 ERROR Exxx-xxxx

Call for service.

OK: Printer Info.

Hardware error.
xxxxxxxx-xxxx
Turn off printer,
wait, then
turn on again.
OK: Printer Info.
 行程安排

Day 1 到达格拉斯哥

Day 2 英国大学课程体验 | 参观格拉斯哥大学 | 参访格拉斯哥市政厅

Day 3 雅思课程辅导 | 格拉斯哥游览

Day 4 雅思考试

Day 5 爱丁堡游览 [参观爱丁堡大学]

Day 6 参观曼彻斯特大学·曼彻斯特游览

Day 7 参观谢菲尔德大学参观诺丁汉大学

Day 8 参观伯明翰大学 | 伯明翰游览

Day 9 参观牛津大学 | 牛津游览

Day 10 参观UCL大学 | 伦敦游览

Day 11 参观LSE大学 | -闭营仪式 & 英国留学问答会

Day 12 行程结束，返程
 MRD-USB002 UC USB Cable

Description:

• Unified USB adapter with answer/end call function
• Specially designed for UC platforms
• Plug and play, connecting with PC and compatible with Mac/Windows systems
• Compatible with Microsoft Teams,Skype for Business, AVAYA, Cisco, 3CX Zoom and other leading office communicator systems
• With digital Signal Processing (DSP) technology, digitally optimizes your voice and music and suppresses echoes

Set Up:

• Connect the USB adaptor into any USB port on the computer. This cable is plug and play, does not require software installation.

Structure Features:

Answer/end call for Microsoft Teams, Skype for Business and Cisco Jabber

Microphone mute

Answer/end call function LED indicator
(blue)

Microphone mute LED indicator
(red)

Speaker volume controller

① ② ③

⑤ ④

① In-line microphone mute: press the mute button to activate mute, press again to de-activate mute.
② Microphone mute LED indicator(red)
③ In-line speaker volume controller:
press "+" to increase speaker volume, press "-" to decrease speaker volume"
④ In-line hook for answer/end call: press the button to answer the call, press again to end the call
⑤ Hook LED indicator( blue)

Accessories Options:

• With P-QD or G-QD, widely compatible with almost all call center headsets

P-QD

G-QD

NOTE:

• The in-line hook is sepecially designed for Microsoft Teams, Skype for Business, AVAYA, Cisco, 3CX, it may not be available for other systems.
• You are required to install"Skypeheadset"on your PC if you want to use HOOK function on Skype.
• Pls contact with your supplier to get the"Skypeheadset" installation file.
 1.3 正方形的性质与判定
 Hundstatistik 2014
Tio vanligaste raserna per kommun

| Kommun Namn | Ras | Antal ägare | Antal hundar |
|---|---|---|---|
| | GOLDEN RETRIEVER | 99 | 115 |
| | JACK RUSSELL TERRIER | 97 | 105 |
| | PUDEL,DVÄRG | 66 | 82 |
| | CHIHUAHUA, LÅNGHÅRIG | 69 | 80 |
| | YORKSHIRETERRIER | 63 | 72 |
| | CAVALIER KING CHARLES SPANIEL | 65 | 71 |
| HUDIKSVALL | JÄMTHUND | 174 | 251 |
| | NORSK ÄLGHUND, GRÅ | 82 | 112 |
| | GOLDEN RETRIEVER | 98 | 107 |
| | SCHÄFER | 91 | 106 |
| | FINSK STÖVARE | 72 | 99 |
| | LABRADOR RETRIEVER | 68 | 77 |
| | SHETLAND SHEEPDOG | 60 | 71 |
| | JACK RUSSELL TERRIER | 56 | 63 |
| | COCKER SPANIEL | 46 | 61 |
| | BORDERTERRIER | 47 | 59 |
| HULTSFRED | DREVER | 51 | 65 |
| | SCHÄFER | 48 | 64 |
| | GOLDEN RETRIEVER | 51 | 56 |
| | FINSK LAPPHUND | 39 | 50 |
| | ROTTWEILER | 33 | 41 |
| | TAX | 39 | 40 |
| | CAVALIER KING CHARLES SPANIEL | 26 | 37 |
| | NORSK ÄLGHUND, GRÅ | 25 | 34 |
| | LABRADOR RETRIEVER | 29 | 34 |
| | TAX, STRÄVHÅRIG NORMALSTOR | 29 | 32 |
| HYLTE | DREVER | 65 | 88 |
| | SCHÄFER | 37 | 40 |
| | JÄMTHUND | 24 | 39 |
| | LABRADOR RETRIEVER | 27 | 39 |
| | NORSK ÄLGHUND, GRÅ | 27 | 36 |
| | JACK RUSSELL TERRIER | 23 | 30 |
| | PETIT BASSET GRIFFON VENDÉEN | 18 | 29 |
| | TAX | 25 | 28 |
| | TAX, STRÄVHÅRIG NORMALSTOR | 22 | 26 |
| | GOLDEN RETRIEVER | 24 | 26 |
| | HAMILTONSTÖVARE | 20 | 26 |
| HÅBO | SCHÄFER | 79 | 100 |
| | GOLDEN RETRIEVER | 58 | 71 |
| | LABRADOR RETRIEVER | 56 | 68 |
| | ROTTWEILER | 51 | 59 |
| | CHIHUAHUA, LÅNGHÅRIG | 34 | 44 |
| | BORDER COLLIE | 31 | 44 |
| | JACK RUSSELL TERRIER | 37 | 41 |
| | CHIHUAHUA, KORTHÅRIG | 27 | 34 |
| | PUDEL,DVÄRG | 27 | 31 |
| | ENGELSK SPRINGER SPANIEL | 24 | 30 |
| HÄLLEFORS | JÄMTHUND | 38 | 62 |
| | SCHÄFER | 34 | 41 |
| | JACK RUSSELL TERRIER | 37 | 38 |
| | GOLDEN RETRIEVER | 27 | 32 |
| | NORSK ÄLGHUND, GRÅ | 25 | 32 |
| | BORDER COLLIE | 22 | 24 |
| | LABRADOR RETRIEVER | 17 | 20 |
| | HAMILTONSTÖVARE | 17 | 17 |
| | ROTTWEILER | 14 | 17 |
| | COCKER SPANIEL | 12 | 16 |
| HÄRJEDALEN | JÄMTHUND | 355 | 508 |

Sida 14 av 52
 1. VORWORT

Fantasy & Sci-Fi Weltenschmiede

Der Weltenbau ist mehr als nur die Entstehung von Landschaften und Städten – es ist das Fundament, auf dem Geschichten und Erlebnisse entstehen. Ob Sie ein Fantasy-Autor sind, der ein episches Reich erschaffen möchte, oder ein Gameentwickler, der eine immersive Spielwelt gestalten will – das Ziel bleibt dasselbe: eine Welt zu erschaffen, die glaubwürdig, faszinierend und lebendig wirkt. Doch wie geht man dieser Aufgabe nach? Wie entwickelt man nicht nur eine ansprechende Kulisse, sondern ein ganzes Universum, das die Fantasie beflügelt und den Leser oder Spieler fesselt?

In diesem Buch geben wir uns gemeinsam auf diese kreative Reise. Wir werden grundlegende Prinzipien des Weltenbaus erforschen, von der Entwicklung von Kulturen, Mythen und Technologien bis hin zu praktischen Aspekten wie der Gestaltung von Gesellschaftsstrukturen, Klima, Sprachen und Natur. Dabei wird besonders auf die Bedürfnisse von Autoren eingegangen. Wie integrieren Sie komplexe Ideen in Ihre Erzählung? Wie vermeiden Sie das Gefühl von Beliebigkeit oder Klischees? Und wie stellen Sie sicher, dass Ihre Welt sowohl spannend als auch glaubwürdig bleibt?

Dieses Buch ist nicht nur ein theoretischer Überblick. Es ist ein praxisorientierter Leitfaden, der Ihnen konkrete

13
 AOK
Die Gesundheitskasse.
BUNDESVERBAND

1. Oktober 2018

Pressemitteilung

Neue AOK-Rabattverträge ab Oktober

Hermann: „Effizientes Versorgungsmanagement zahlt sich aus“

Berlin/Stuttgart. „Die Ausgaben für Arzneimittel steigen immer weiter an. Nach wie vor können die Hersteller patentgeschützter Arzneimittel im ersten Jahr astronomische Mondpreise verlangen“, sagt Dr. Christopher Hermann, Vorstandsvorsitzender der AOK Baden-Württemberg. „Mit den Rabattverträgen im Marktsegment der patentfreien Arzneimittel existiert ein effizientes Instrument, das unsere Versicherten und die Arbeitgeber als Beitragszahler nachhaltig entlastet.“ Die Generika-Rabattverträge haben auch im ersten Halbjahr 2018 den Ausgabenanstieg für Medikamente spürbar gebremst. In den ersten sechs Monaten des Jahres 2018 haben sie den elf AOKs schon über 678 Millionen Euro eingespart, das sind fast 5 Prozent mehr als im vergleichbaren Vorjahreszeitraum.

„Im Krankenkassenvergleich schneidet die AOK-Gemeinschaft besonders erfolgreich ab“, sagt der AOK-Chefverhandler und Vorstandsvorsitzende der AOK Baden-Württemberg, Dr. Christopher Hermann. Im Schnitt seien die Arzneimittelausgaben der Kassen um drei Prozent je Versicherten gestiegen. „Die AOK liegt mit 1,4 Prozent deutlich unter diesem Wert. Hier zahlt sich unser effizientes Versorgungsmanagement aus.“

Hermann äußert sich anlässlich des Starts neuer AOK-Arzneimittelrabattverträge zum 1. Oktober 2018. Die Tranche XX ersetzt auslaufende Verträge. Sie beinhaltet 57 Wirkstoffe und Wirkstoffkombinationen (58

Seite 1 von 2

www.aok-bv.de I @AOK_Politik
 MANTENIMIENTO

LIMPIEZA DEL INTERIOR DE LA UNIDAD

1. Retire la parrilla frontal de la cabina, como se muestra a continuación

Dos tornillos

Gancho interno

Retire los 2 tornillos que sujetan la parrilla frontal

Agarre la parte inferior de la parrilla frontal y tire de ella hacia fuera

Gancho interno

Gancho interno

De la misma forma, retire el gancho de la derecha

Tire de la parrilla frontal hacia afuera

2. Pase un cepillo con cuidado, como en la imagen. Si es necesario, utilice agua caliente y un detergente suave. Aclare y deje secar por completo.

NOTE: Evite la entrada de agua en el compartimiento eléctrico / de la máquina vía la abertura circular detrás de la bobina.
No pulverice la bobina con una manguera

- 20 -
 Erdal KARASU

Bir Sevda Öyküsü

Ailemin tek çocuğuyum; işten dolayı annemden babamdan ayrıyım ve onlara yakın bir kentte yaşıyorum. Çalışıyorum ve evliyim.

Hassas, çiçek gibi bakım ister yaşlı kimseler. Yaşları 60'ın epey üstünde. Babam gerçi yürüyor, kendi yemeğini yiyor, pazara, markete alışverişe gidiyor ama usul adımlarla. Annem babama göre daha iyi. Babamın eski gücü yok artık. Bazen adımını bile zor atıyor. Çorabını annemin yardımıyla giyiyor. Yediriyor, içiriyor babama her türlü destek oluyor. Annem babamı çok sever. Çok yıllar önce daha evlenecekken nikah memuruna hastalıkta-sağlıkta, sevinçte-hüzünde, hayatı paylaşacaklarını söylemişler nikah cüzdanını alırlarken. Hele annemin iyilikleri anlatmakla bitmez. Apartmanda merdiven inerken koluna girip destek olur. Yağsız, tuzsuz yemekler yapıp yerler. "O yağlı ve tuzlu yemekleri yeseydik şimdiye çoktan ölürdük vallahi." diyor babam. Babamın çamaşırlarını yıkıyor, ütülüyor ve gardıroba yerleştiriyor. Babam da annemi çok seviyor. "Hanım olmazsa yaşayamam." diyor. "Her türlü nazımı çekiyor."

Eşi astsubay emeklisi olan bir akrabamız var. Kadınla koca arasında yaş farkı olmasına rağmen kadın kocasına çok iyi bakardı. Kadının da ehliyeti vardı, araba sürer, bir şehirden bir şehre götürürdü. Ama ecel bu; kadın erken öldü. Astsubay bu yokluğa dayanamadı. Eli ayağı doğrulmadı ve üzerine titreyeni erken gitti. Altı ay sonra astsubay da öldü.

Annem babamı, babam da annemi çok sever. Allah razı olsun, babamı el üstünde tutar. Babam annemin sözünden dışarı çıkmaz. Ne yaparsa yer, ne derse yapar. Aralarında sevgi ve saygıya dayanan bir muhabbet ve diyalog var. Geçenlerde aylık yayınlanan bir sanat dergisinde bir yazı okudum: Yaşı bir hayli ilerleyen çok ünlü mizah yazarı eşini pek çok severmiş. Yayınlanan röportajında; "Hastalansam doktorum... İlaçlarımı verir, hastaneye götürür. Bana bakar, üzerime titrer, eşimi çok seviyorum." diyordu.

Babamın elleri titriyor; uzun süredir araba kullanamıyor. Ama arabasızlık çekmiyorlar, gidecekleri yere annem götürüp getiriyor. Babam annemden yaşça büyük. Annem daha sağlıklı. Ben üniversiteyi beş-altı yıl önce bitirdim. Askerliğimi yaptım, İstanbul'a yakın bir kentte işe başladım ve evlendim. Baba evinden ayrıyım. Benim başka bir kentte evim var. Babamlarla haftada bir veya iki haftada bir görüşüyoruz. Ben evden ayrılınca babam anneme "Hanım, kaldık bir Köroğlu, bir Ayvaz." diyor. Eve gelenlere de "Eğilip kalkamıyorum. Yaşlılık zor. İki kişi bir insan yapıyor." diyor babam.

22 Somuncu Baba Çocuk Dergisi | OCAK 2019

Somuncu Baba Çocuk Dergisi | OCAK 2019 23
..............................
Task goal
Only one stretch of the records above is wanted: the lines between the one holding "LAPPHUND | 39 | 50 |" and the one holding "GRÅ | 27 | 36 |", inclusive, reproduced exactly.

Result below
| | FINSK LAPPHUND | 39 | 50 |
| | ROTTWEILER | 33 | 41 |
| | TAX | 39 | 40 |
| | CAVALIER KING CHARLES SPANIEL | 26 | 37 |
| | NORSK ÄLGHUND, GRÅ | 25 | 34 |
| | LABRADOR RETRIEVER | 29 | 34 |
| | TAX, STRÄVHÅRIG NORMALSTOR | 29 | 32 |
| HYLTE | DREVER | 65 | 88 |
| | SCHÄFER | 37 | 40 |
| | JÄMTHUND | 24 | 39 |
| | LABRADOR RETRIEVER | 27 | 39 |
| | NORSK ÄLGHUND, GRÅ | 27 | 36 |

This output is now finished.